It's a perfectly priceless possession, sometimes I'm quite sorry to go to sleep and forget what has happened and what is going to happen. I suppose I am childish.

Cheneston makes everything so smooth and easy and charming. I never realised the enchanted atmosphere that money and good breeding creates. You feel as if you were continually being fêted. All the women in the set in which I live now are treated the same way. I cannot understand why they ever grow old or have to have their wrinkles massaged and their hair hennaed; none of the sort of things that make a woman grow old are allowed to come near them.

All the things, and the sights, and the feelings that are stale to Grace Gilpin and her chic friends are new to me—I sort of rush at them and mop them up. I can't help being thrilled and happy.

"You'll wear yourself out," Grace Gilpin says.

Yet the men seem to like my enthusiasm. I couldn't be blasé if I tried.

I love, love, love every bit of every single day—that's the honest truth.

I don't think it's rained once since the night Cheneston and I met in the glare of the searchlights. I suppose that seems a frightfully little thing, but it isn't—it's an awfully big thing.

And the battery is nearly due to leave for France.

Cheneston is so sweet and gentle with me, just like an elder brother to his little sister.

I never knew a man could understand in the way he does.

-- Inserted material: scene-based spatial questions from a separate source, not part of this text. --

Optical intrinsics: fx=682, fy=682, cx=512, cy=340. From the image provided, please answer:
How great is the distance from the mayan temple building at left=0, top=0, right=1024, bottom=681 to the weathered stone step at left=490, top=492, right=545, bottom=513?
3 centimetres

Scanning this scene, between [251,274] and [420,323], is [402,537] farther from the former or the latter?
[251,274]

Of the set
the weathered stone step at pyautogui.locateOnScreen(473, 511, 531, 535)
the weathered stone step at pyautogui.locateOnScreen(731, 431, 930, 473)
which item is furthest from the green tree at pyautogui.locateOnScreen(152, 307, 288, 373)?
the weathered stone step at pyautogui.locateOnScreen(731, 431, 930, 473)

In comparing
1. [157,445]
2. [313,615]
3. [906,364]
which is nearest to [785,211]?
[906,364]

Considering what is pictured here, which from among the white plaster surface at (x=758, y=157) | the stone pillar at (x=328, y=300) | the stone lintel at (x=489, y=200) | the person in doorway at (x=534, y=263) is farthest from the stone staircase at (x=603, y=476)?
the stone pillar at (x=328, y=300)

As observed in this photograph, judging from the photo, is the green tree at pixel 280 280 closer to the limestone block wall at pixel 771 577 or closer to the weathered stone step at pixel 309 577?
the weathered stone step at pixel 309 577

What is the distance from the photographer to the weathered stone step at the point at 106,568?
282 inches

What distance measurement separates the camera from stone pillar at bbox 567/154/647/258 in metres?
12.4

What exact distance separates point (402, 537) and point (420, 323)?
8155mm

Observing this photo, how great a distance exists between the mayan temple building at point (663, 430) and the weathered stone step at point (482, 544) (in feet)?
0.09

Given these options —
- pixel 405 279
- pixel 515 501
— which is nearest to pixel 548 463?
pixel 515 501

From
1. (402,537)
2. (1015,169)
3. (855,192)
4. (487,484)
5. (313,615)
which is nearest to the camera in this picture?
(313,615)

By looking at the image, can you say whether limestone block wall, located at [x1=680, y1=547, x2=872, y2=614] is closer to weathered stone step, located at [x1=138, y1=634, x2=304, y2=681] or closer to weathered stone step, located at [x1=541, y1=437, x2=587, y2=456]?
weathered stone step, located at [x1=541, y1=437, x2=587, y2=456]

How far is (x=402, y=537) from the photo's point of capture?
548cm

I always thought a man had a totally different type of brain.

We went up to Town to the opera last week, and we dined at the Carlton and I wore a rather clever dress mother selected for me—brown and amber tulle the colour of my hair, with just a huge bunch of tea-roses at my breast.

A man Cheneston used to be at Oxford with, and his sister, and Cheneston's aunt and uncle, made up the party; and I seemed to make them laugh an awful lot, and I heard the aunt tell Cheneston I was the most original child she had ever met.

Oh! but the music!

I didn't know I could feel as I did. It seemed to pluck at my heart with little red-hot fingers. One minute it picked me up and swung me into a state of dizzy gladness, and the next I seemed to see nothing but Grace Gilpin and Cheneston, and the battery leaving for France! One minute I felt good—so good that I could have got up and walked straight into a convent for the rest of my life. And the next I wanted to fight Grace Gilpin for Cheneston and start that very minute; me, the funny little thing with the snub nose who made people laugh!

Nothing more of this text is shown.